At first glance, telemedicine sounds like an uninviting name for a healthcare telethon.
However, tech-savvy healthcare providers know telemedicine utilizes telecommunications technology like voice conferencing and streaming media to provide remote and long-distance patient care, medical education and health administration.
Telemedicine is a helpful tool to connect urban providers with rural patients, particularly those who lack reliable transportation, due to its cost-saving attributes and ability to provide efficient care.
Telemedicine delivers preventive care that could potentially save healthcare billions by preventing hospitalizations.
The costs incurred by healthcare providers investing in telemedical equipment and employing additional staff members are a fraction of costs associated with emergency room admissions, intensive care facility visits, home nursing and extended hospitalizations.

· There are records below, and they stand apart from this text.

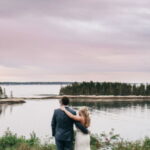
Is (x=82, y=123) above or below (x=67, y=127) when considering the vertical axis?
above

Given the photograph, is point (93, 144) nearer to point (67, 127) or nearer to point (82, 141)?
point (82, 141)

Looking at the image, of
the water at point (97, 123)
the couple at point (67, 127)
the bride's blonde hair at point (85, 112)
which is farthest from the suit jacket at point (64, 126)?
the water at point (97, 123)

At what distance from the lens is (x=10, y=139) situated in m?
17.0

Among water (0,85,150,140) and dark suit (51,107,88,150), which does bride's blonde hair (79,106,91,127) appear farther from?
water (0,85,150,140)

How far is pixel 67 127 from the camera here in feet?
40.7

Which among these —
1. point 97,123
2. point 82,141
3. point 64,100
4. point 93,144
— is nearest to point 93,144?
point 93,144

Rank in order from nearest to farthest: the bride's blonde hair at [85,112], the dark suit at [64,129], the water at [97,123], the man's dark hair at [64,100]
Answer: the bride's blonde hair at [85,112] → the man's dark hair at [64,100] → the dark suit at [64,129] → the water at [97,123]

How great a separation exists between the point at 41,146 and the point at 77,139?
378 cm

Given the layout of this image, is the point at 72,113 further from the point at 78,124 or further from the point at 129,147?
the point at 129,147

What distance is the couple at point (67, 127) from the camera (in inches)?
480

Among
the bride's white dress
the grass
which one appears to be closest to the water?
the grass

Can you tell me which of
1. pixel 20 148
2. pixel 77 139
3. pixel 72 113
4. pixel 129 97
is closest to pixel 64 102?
pixel 72 113

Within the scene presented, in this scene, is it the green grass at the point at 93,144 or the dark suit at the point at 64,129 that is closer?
the dark suit at the point at 64,129

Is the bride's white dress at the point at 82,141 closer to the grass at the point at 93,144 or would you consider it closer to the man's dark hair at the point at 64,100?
the man's dark hair at the point at 64,100
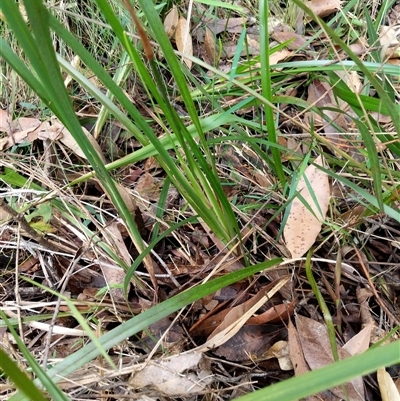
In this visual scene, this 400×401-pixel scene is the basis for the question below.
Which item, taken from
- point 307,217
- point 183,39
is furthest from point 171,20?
point 307,217

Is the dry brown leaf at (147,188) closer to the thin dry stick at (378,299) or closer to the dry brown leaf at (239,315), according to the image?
the dry brown leaf at (239,315)

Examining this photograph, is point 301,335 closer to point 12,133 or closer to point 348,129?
point 348,129

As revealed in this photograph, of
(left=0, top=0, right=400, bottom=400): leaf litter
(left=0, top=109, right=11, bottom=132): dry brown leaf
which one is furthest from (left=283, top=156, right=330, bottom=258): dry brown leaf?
(left=0, top=109, right=11, bottom=132): dry brown leaf

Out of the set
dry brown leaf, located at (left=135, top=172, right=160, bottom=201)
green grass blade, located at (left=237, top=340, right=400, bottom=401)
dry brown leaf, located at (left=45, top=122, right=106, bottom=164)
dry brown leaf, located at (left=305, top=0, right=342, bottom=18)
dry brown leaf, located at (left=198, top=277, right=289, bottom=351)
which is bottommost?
dry brown leaf, located at (left=198, top=277, right=289, bottom=351)

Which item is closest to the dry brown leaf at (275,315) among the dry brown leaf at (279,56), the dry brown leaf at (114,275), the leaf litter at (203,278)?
the leaf litter at (203,278)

St. John’s Mercy Medical Center in St. Louis received half a million dollars in federal grants that will enable the chain to install monitoring devices at home. They’ve targeted patients in the surrounding rural Missouri and Arkansas areas, collecting blood sugar, breathing levels, body weight and physical activity.
Readings are sent to a doctor’s office daily, where doctors can decide to check up on a patient if they spot irregular readings. This allows for less invasive treatment while encouraging the patient to engage directly with his or her personal care provider.
Telemedicine is a highly patient-centered way of bringing health care to rural dwellers. The technology caters to low-wage workers that can’t always afford to leave their homes, as well as freelancers and contract workers.
Web meetings and other online streaming video tools can provide patient care wherever there is an Internet connection. WebEx, GotoMeeting and Skype are all viable solutions, resulting in a low monthly cost for physicians and next-to-nothing for the patient.
Monitoring devices like the type mentioned above are more efficient for older and technologically averse patients. This allows for data to be sent back to monitoring centers almost instantly from a variety of geographical areas.
Mobile imaging and lab specimen collections improve diagnostics. There are lab specimen “kiosks” and mobile imaging centers in rural communities that send data electronically to urban areas where results are analyzed.
It seems mental and behavioral health services are not often thought of as areas that can be helped by technological advances in health care. Naturally, this is an unwarranted misconception.
Mental and behavioral health patients in rural communities can be diagnosed with proper telemedical access. And in the mental health field, a definite diagnosis is sometimes a hot commodity, particularly in remote locations.
Extending patient-centered care isn’t totally possible without community-building tools. Patient-to-patient video sessions via communities such as PatientsLikeMe.com can connect geographically disparate communities and allow people to help each other without increasing healthcare costs.
There is a disproportionate amount of doctors in urban areas versus rural areas. Telemedicine can connect underprivileged patients with top-notch physicians, providing higher quality care and improving patient health.
It’s no wonder this healthcare technology trend, given its relatively low cost of equipment and labor, is being adopted by healthcare centers across the country.